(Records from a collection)

begin

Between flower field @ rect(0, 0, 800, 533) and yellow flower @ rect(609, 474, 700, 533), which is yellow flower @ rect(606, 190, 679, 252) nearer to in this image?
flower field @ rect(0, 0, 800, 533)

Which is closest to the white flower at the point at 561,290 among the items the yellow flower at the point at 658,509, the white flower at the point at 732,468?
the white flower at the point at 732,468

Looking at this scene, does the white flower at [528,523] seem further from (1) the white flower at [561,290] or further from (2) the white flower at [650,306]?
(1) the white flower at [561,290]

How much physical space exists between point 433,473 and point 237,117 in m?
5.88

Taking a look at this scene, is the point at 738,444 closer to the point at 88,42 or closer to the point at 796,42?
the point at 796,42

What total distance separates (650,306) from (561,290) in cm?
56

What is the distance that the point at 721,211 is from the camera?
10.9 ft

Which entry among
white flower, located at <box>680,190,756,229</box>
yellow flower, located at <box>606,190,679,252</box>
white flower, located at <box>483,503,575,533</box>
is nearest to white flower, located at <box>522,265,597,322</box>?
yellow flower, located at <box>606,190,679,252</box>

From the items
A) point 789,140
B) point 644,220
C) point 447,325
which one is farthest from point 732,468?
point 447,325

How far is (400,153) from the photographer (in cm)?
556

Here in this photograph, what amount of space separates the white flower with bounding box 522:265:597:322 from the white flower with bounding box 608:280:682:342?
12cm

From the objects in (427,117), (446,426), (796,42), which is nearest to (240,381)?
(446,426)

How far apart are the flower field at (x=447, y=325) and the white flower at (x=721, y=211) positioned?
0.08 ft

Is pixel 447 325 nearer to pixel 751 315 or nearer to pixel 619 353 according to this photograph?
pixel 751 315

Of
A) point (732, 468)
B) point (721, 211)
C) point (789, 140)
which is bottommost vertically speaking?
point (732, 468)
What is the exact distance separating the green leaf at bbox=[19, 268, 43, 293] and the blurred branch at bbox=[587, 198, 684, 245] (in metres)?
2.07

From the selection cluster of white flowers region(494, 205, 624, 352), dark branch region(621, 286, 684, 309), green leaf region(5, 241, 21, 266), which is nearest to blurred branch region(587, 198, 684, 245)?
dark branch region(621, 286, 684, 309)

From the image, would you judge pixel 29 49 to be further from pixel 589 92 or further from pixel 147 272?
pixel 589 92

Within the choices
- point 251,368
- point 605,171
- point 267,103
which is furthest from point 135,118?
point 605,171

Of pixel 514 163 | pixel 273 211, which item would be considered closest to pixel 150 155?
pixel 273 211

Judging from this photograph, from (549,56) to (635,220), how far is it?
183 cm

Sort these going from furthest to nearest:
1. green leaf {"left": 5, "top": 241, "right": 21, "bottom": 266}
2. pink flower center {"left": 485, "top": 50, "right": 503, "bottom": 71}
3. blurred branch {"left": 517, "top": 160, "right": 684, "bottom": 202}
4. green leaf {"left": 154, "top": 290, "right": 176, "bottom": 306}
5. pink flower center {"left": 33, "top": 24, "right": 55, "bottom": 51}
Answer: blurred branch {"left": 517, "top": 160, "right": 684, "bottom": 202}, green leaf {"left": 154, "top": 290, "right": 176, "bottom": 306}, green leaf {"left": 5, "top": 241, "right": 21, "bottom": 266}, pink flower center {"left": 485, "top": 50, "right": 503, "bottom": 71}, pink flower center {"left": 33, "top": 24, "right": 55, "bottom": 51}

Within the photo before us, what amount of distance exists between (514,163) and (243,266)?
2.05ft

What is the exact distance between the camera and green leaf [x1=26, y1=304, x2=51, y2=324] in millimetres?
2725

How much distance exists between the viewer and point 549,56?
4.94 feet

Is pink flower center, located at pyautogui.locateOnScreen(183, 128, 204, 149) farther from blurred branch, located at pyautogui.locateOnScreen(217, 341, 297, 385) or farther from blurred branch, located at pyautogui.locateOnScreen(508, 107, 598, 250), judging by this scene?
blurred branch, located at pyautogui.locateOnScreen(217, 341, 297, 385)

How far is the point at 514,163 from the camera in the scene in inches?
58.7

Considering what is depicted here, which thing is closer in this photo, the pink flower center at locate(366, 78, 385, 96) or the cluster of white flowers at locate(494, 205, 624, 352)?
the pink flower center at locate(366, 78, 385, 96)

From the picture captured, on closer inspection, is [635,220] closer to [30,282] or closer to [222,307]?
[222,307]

end

| What you have to do |
Arrange the lines of the records as a Markdown table with columns "Row" and "Line", starting with the line containing "How much distance" and continuing through the end of the records. Skip blank lines.

| The result |
| Row | Line |
|---|---|
| 1 | How much distance exists between the viewer and point 549,56? |
| 2 | 4.94 feet |
| 3 | Is pink flower center, located at pyautogui.locateOnScreen(183, 128, 204, 149) farther from blurred branch, located at pyautogui.locateOnScreen(217, 341, 297, 385) or farther from blurred branch, located at pyautogui.locateOnScreen(508, 107, 598, 250), judging by this scene? |
| 4 | blurred branch, located at pyautogui.locateOnScreen(217, 341, 297, 385) |
| 5 | How far is the point at 514,163 from the camera in the scene in inches? |
| 6 | 58.7 |
| 7 | Considering what is depicted here, which thing is closer in this photo, the pink flower center at locate(366, 78, 385, 96) or the cluster of white flowers at locate(494, 205, 624, 352)? |
| 8 | the pink flower center at locate(366, 78, 385, 96) |
| 9 | From the picture captured, on closer inspection, is [635,220] closer to [30,282] or closer to [222,307]? |
| 10 | [222,307] |